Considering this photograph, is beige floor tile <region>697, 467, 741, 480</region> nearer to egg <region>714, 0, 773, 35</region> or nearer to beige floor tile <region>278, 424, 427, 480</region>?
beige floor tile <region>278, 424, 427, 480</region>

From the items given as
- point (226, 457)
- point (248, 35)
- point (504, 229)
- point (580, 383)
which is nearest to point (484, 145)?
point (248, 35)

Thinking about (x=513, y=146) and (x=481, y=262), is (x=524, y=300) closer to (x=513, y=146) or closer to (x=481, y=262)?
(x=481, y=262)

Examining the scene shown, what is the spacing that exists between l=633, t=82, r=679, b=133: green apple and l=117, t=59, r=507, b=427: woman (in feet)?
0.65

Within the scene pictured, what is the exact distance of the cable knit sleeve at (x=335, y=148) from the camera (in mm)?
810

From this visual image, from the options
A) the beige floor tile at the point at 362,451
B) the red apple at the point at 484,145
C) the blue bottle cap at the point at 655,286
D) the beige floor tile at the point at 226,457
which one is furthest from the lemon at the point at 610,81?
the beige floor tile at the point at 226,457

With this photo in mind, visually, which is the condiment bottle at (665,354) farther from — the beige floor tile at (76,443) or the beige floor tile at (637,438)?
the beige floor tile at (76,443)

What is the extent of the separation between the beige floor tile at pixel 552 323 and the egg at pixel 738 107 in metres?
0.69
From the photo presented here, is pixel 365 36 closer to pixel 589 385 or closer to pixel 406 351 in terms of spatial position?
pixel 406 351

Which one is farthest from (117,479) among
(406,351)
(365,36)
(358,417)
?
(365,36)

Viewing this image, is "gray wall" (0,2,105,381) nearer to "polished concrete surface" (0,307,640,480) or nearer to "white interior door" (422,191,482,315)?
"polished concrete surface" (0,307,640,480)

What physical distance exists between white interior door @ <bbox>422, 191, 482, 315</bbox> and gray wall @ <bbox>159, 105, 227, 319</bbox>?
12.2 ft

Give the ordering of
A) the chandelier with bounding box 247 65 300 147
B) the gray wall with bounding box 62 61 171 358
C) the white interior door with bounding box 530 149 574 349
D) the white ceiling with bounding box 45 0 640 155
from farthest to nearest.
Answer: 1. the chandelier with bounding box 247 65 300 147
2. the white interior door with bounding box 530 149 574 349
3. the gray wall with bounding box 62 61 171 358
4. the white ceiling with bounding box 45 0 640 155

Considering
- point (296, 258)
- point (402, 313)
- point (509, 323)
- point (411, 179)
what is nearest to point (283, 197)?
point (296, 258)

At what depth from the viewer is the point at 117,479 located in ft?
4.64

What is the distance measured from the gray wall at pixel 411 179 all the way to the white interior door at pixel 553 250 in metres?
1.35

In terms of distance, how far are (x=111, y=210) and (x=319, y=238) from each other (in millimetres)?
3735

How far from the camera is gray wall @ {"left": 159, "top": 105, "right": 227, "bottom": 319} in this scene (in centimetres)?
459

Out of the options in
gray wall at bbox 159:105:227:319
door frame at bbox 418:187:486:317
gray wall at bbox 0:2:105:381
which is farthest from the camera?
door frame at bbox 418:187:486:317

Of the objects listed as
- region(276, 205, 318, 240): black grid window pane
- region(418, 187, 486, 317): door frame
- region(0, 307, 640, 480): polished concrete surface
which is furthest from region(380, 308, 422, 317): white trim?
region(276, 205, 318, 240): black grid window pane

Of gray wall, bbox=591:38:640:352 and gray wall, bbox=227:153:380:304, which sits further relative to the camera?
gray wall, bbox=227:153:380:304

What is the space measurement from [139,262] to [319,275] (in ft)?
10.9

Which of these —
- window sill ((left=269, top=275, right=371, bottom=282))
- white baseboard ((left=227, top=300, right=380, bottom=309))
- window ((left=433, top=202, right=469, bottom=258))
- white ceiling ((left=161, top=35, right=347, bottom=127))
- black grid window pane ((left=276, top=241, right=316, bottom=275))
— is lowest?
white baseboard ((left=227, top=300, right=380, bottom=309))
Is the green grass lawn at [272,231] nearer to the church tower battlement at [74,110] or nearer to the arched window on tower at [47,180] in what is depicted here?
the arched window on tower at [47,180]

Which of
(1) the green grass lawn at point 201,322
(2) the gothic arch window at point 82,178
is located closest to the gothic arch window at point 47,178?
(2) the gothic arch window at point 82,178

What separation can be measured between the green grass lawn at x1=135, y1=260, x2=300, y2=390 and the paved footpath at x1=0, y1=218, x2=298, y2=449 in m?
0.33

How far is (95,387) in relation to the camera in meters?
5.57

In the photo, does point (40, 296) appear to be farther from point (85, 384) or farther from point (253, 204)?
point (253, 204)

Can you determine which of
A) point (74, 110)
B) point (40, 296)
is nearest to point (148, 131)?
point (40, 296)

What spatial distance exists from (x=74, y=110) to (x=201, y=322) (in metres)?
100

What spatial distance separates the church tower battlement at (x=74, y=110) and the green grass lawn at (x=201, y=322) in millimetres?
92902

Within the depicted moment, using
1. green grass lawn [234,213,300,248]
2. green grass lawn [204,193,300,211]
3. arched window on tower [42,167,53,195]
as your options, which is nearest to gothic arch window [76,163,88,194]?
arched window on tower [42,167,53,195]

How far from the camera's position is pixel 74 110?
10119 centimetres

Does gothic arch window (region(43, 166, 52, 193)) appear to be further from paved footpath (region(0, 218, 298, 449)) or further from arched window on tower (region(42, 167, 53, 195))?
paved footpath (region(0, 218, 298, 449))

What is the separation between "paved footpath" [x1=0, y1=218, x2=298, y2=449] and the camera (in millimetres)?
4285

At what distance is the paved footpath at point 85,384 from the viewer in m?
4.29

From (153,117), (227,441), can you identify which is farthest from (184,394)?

------------------------------

Exactly as written, give again every line from the one containing "Is the green" through the last line of the material above, and no other lines.

Is the green grass lawn at [272,231] nearer to the church tower battlement at [74,110] or nearer to the arched window on tower at [47,180] in what is depicted here?
the arched window on tower at [47,180]

Which of
(1) the green grass lawn at point 201,322
(2) the gothic arch window at point 82,178
is located closest to the gothic arch window at point 47,178?
(2) the gothic arch window at point 82,178

What separation can be measured between the green grass lawn at x1=135, y1=260, x2=300, y2=390 and the paved footpath at x1=0, y1=218, x2=298, y2=449 in m?
0.33

How far is (95,387) in relation to the camera in meters?
5.57

In the photo, does point (40, 296) appear to be farther from point (85, 384) or farther from point (253, 204)?
point (253, 204)

Can you determine which of
A) point (74, 110)
B) point (40, 296)
is nearest to point (148, 131)?
point (40, 296)

What spatial distance exists from (x=74, y=110) to (x=201, y=322) (in metres)?
100

What spatial distance separates the church tower battlement at (x=74, y=110) and the green grass lawn at (x=201, y=322) in millimetres?
92902

Within the depicted moment, using
1. green grass lawn [234,213,300,248]
2. green grass lawn [204,193,300,211]
3. arched window on tower [42,167,53,195]
as your options, which is nearest to gothic arch window [76,163,88,194]?
arched window on tower [42,167,53,195]

How far from the camera's position is pixel 74 110?
10119 centimetres

Does gothic arch window (region(43, 166, 52, 193)) appear to be further from paved footpath (region(0, 218, 298, 449)) or further from arched window on tower (region(42, 167, 53, 195))?
paved footpath (region(0, 218, 298, 449))

What is the separation between "paved footpath" [x1=0, y1=218, x2=298, y2=449] and the camera (in millimetres)?
4285

At what distance is the paved footpath at point 85,384 from the viewer in m?
4.29

From (153,117), (227,441), can you identify which is farthest from (184,394)?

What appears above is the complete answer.